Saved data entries

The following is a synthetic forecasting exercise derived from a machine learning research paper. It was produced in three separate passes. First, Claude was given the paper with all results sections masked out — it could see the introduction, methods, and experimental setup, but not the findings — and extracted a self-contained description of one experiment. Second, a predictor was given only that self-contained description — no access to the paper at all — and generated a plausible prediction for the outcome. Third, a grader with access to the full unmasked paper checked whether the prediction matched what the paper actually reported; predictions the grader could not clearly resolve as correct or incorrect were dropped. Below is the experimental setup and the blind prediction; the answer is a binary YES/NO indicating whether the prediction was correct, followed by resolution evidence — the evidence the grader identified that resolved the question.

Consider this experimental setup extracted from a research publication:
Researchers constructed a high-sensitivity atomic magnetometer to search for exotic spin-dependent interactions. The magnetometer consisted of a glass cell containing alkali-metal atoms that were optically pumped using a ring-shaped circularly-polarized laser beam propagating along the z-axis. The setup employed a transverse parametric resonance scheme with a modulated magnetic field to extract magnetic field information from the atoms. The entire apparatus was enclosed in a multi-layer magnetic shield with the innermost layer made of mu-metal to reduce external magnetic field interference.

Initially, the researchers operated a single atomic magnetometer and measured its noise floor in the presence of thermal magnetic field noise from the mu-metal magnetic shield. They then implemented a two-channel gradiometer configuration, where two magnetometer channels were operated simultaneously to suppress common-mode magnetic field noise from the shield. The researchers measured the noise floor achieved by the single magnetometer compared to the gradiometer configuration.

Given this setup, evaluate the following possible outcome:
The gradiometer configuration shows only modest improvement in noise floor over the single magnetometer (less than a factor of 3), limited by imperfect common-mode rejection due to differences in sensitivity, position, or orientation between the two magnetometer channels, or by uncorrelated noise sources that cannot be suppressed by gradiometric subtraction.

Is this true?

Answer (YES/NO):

> TASK TO CARRY OUT: Count the lines in the records above that contain the word "this", and give only the number.

> WRITTEN ANSWER: 3